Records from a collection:
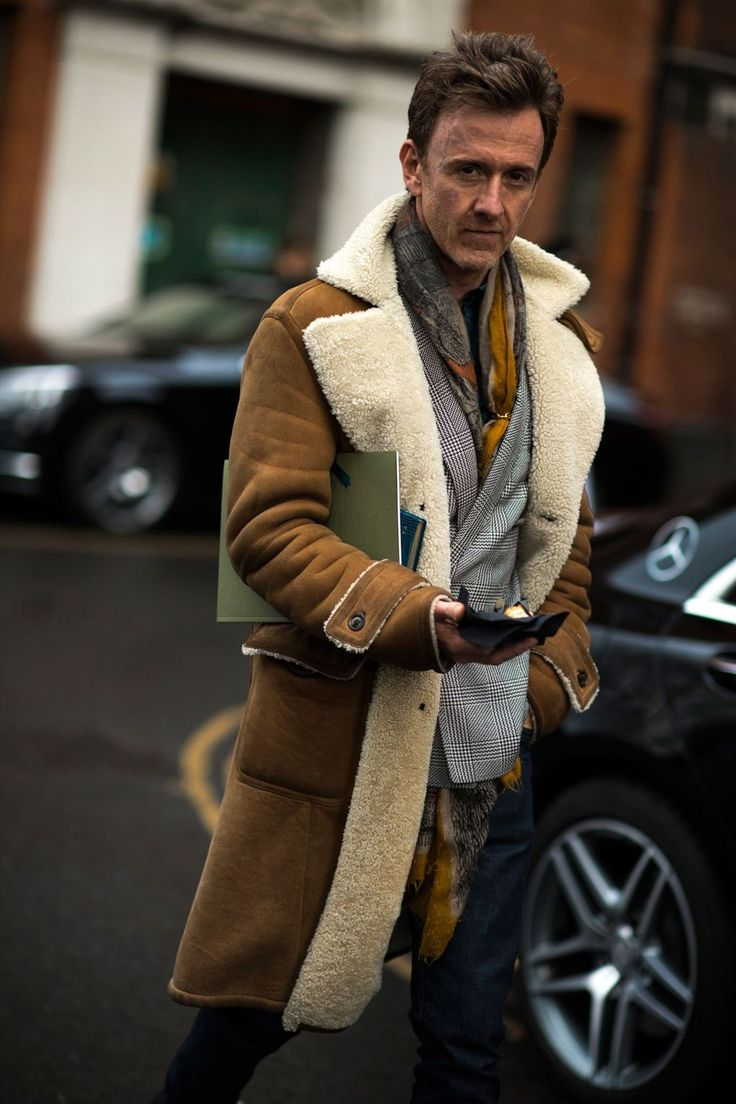 162 best Men in Fleecy Furry jackets & Coats images on Pinterest ...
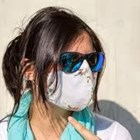 Учени в Русе създадоха предпазна маска, която убива коронавируса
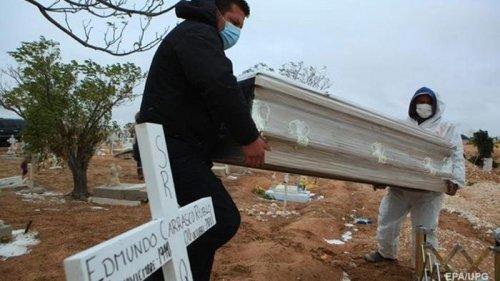 В мире новый суточный рекорд по коронавирусу – ВОЗ
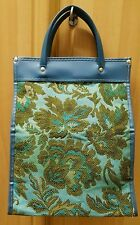 vtg 60s MCM Blue+Green Floral Tapestry+Vinyl Carry-On Luggage Tote Bag Purse euc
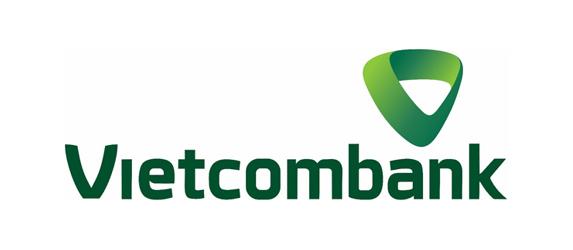 vietcombank2-10-09-2017-14-38-47.jpg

__The task__: Without the pictures, print all of the records exactly.

__Exercise solution__:
 162 best Men in Fleecy Furry jackets & Coats images on Pinterest ...
 Учени в Русе създадоха предпазна маска, която убива коронавируса
 В мире новый суточный рекорд по коронавирусу – ВОЗ
 vtg 60s MCM Blue+Green Floral Tapestry+Vinyl Carry-On Luggage Tote Bag Purse euc
 vietcombank2-10-09-2017-14-38-47.jpg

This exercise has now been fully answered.